**Prompt**
Repeat the listing below in full, exactly as it stands.

◆ ◆ ◆ ◆

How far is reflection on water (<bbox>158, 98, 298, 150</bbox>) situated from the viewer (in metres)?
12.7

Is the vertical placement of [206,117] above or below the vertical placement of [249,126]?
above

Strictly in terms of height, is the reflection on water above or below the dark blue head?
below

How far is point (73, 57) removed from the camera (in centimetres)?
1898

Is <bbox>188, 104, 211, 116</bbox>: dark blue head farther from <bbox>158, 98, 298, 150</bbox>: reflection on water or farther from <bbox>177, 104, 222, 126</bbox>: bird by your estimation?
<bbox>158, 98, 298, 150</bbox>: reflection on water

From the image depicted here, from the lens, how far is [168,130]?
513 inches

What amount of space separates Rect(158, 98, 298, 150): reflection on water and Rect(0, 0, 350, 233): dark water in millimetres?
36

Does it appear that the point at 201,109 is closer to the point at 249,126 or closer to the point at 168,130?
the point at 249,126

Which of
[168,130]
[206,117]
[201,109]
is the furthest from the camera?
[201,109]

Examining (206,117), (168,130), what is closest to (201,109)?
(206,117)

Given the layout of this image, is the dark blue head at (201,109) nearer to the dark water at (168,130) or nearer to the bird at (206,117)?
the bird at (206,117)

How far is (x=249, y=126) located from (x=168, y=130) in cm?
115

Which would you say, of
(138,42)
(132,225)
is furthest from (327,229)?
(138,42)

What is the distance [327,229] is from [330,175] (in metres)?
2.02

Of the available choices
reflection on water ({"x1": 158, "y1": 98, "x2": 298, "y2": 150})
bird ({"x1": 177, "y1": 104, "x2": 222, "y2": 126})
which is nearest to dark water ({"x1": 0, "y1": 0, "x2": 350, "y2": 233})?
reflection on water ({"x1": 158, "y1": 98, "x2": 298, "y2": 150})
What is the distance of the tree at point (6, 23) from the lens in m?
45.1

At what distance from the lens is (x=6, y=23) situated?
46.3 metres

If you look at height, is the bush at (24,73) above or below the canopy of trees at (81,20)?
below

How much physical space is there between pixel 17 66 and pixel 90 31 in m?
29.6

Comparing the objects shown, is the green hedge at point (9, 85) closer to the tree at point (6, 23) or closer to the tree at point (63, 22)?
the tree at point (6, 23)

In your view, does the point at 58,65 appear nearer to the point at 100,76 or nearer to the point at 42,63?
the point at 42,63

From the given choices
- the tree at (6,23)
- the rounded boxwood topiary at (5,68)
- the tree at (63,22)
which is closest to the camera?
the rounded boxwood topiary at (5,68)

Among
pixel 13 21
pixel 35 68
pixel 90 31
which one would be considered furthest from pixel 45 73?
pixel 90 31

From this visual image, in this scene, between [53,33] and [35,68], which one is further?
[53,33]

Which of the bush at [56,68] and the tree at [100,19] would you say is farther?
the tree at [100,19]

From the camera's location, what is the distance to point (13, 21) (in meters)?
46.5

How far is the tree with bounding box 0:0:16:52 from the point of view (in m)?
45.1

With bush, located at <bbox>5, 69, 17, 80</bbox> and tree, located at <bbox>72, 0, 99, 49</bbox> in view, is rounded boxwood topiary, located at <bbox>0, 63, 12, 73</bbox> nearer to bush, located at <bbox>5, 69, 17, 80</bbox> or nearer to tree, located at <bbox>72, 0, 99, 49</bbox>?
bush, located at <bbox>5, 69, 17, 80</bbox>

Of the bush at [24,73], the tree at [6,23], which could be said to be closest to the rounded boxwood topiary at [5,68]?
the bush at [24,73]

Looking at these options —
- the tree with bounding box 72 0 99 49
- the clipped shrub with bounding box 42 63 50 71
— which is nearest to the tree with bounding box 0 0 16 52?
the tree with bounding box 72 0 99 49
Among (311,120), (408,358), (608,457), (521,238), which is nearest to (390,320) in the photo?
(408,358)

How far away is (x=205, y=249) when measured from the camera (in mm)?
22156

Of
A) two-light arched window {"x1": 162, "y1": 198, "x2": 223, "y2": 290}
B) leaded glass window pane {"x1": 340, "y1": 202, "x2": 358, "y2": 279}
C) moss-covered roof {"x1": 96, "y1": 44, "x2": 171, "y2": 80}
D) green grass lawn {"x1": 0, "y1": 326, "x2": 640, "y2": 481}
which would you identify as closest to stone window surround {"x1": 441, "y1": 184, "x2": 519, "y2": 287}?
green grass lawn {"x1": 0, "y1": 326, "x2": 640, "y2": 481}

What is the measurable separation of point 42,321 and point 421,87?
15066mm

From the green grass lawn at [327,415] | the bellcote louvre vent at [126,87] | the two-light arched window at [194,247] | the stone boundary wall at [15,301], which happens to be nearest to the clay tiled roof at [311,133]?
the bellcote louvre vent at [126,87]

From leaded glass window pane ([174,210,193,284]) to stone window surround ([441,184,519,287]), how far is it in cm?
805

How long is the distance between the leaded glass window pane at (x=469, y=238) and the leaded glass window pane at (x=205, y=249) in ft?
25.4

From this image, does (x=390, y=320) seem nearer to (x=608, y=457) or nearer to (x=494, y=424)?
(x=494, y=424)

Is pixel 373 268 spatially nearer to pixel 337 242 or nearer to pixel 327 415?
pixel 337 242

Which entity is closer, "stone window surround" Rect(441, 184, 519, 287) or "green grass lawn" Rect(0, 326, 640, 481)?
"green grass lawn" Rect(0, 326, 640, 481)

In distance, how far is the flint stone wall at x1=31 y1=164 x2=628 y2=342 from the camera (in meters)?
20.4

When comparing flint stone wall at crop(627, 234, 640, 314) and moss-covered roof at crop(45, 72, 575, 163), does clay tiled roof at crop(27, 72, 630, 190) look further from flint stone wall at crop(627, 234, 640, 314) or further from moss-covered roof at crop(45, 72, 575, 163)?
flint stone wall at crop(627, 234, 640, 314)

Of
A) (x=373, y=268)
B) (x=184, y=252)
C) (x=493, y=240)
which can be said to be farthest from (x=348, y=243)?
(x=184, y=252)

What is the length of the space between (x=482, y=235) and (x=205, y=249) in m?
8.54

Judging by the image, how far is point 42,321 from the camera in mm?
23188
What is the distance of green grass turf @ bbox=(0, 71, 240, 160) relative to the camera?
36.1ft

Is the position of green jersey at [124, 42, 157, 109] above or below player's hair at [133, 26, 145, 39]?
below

◆ ◆ ◆ ◆

**Worked answer**
How far is reflection on water (<bbox>158, 98, 298, 150</bbox>) situated from the viewer (in metres)?
12.7

Is the vertical placement of [206,117] above or below the vertical placement of [249,126]?
above

Strictly in terms of height, is the reflection on water above or below the dark blue head?
below

How far is point (73, 57) removed from the camera (in centimetres)?
1898

Is <bbox>188, 104, 211, 116</bbox>: dark blue head farther from <bbox>158, 98, 298, 150</bbox>: reflection on water or farther from <bbox>177, 104, 222, 126</bbox>: bird by your estimation?
<bbox>158, 98, 298, 150</bbox>: reflection on water

From the image depicted here, from the lens, how far is [168,130]?
513 inches

What amount of space separates Rect(158, 98, 298, 150): reflection on water and Rect(0, 0, 350, 233): dark water in millimetres?
36

Does it appear that the point at 201,109 is closer to the point at 249,126 or closer to the point at 168,130?
the point at 249,126

Which of
[168,130]
[206,117]
[201,109]
is the furthest from the camera?
[201,109]

Examining (206,117), (168,130), what is closest to (201,109)?
(206,117)

Given the layout of this image, is the dark blue head at (201,109) nearer to the dark water at (168,130) or nearer to the bird at (206,117)?
the bird at (206,117)

How far is (x=249, y=126) located from (x=168, y=130) in cm?
115

Which would you say, of
(138,42)
(132,225)
is furthest from (327,229)?
(138,42)

What is the distance [327,229] is from [330,175] (in metres)?
2.02

Of the available choices
reflection on water ({"x1": 158, "y1": 98, "x2": 298, "y2": 150})
bird ({"x1": 177, "y1": 104, "x2": 222, "y2": 126})
which is nearest to dark water ({"x1": 0, "y1": 0, "x2": 350, "y2": 233})?
reflection on water ({"x1": 158, "y1": 98, "x2": 298, "y2": 150})
What is the distance of the tree at point (6, 23) from the lens in m?
45.1

At what distance from the lens is (x=6, y=23) situated?
46.3 metres

If you look at height, is the bush at (24,73) above or below the canopy of trees at (81,20)?
below

How much physical space is there between pixel 17 66 and pixel 90 31 in m?
29.6

Comparing the objects shown, is the green hedge at point (9, 85) closer to the tree at point (6, 23) or closer to the tree at point (63, 22)?
the tree at point (6, 23)

In your view, does the point at 58,65 appear nearer to the point at 100,76 or nearer to the point at 42,63?
the point at 42,63

From the given choices
- the tree at (6,23)
- the rounded boxwood topiary at (5,68)
- the tree at (63,22)
which is closest to the camera?
the rounded boxwood topiary at (5,68)

Among
pixel 13 21
pixel 35 68
pixel 90 31
which one would be considered furthest from pixel 45 73?
pixel 90 31

From this visual image, in this scene, between [53,33] and [35,68], which one is further?
[53,33]

Which of the bush at [56,68] and the tree at [100,19] would you say is farther?
the tree at [100,19]

From the camera's location, what is the distance to point (13, 21) (in meters)?
46.5

How far is the tree with bounding box 0:0:16:52 from the point of view (in m)?
45.1

With bush, located at <bbox>5, 69, 17, 80</bbox> and tree, located at <bbox>72, 0, 99, 49</bbox> in view, is rounded boxwood topiary, located at <bbox>0, 63, 12, 73</bbox> nearer to bush, located at <bbox>5, 69, 17, 80</bbox> or nearer to tree, located at <bbox>72, 0, 99, 49</bbox>?
bush, located at <bbox>5, 69, 17, 80</bbox>

Of the bush at [24,73], the tree at [6,23], which could be said to be closest to the rounded boxwood topiary at [5,68]?
the bush at [24,73]

Looking at these options —
- the tree with bounding box 72 0 99 49
- the clipped shrub with bounding box 42 63 50 71
— which is nearest to the tree with bounding box 0 0 16 52?
the tree with bounding box 72 0 99 49
Among (311,120), (408,358), (608,457), (521,238), which is nearest to (390,320) in the photo?
(408,358)

How far away is (x=205, y=249) when measured from the camera (in mm)?
22156

Of
A) two-light arched window {"x1": 162, "y1": 198, "x2": 223, "y2": 290}
B) leaded glass window pane {"x1": 340, "y1": 202, "x2": 358, "y2": 279}
C) moss-covered roof {"x1": 96, "y1": 44, "x2": 171, "y2": 80}
D) green grass lawn {"x1": 0, "y1": 326, "x2": 640, "y2": 481}
which would you identify as closest to stone window surround {"x1": 441, "y1": 184, "x2": 519, "y2": 287}?
green grass lawn {"x1": 0, "y1": 326, "x2": 640, "y2": 481}

What is the measurable separation of point 42,321 and point 421,87?
15066mm

From the green grass lawn at [327,415] | the bellcote louvre vent at [126,87] | the two-light arched window at [194,247] | the stone boundary wall at [15,301], which happens to be nearest to the clay tiled roof at [311,133]?
the bellcote louvre vent at [126,87]

From leaded glass window pane ([174,210,193,284]) to stone window surround ([441,184,519,287]), how far is it in cm?
805

How long is the distance between the leaded glass window pane at (x=469, y=238) and the leaded glass window pane at (x=205, y=249) in ft?
25.4

From this image, does (x=390, y=320) seem nearer to (x=608, y=457) or nearer to (x=494, y=424)?
(x=494, y=424)

Is pixel 373 268 spatially nearer to pixel 337 242 or nearer to pixel 327 415?
pixel 337 242

Which entity is closer, "stone window surround" Rect(441, 184, 519, 287) or "green grass lawn" Rect(0, 326, 640, 481)?
"green grass lawn" Rect(0, 326, 640, 481)

In distance, how far is the flint stone wall at x1=31 y1=164 x2=628 y2=342 from the camera (in meters)?
20.4

When comparing flint stone wall at crop(627, 234, 640, 314) and moss-covered roof at crop(45, 72, 575, 163), does clay tiled roof at crop(27, 72, 630, 190) look further from flint stone wall at crop(627, 234, 640, 314) or further from moss-covered roof at crop(45, 72, 575, 163)?
flint stone wall at crop(627, 234, 640, 314)

Of
A) (x=373, y=268)
B) (x=184, y=252)
C) (x=493, y=240)
which can be said to be farthest from (x=348, y=243)?
(x=184, y=252)

What is the length of the space between (x=482, y=235) and (x=205, y=249) in m?
8.54

Judging by the image, how far is point 42,321 from the camera in mm?
23188
What is the distance of green grass turf @ bbox=(0, 71, 240, 160) relative to the camera?
36.1ft

Is the position of green jersey at [124, 42, 157, 109] above or below player's hair at [133, 26, 145, 39]?
below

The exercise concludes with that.